AMAROS and ACOSOG Z0011 enrolled early stage patients that clinically had small breast cancers and no enlarged lymph nodes on physical exam. Sentinel nodes were taken and if positive, half the patients enrolled were randomized to receive just radiation alone vs the other half had a full lymph node surgery with radiation. Even though 33% of patients had additional axillary lymph nodes if a full dissection was performed, there was no difference in cancer cure rates. Arm lymphedema (swelling) was 25% with a full lymph node dissections vs 12% with just the sentinel lymph nodes removed. Thus, the majority of patients will not need a full axillary dissection since radiation can cure microscopic disease left behind.

No lymph node treatment at all?

Most women will now get an ultrasound in addition to mammogram when a suspicion for cancer is found. The ultrasound is able to see enlarged lymph nodes before they are even felt by a physician.
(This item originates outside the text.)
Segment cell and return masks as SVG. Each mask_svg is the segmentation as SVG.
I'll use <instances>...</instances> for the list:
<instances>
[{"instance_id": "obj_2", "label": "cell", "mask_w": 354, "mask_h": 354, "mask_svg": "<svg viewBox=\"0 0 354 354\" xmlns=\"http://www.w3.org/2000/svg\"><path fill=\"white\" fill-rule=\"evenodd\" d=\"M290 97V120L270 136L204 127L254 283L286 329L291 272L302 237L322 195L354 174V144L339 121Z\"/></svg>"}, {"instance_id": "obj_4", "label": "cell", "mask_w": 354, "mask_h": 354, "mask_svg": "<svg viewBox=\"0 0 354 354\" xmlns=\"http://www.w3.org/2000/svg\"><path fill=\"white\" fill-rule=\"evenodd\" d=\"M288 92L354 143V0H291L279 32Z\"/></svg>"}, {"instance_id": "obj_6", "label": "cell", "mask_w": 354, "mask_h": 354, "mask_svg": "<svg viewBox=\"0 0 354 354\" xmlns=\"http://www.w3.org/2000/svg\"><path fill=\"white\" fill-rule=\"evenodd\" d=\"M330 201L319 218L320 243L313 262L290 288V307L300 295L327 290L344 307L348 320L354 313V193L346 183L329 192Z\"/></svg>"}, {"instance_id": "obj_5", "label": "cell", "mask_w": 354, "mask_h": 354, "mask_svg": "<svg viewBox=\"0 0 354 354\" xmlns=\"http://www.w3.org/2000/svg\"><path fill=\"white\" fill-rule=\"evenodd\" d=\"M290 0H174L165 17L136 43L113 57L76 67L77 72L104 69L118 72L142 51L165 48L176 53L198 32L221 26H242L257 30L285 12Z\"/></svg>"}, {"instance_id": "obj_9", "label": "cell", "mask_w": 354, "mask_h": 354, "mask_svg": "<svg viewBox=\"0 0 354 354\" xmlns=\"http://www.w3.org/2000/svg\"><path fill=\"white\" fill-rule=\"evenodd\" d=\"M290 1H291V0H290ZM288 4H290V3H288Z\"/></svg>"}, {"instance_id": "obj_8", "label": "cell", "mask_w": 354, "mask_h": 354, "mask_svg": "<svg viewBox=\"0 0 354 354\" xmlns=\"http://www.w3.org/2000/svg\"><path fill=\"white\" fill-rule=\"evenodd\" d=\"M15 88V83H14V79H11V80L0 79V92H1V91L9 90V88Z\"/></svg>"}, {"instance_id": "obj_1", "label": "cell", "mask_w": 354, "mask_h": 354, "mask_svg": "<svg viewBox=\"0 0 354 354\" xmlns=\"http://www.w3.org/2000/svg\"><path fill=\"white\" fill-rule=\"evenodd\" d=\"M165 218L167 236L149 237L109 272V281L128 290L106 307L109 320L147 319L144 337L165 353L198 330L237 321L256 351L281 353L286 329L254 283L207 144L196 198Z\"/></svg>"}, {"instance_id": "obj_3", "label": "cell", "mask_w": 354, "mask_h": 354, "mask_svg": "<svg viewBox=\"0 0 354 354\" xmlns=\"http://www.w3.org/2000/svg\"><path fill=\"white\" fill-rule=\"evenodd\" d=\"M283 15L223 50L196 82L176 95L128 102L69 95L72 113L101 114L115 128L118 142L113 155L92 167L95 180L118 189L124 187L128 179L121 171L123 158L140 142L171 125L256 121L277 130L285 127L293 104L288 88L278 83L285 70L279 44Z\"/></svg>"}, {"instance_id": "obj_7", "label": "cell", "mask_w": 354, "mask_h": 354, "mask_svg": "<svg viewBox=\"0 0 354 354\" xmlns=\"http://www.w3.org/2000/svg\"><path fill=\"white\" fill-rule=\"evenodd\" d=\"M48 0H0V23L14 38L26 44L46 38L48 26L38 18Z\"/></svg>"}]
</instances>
The SOUND trial randomized over 1400 women with early stage breast cancer and no suspicious axillary lymph nodes on ultrasound to either sentinel lymph node sampling with lumpectomy or just lumpectomy alone. In the enrolled favorable population of <2cm primary tumors, only 13% had a positive axillary lymph node with sampling. With adequate adjuvant treatment (>90% responsive to estrogen blockage, 90% receiving whole breast and axillary radiation), there was no difference in cancer cure rate. These results were confirmed by the INSEMA randomized trial including over 5000 women.

Summary

Physical exam by a doctor detects lymph node metastasis in about 70% of early breast cancer patients vs ultrasound detection rate of 87%. In women older than 70 with small estrogen-responsive breast cancers, treatment with lumpectomy alone (without axillary dissection in 60% of patients) followed by estrogen blockade showed only a 3% axillary failure rate. Thus, the Society for Surgical Oncology recommends omitting any axillary treatment in these older women. Radiation after lumpectomy alone for these women can be given to just the partial breast without expecting more than a 3% axillary failure rate, or the whole breast including the axilla to make the axillary recurrence rate near 0%.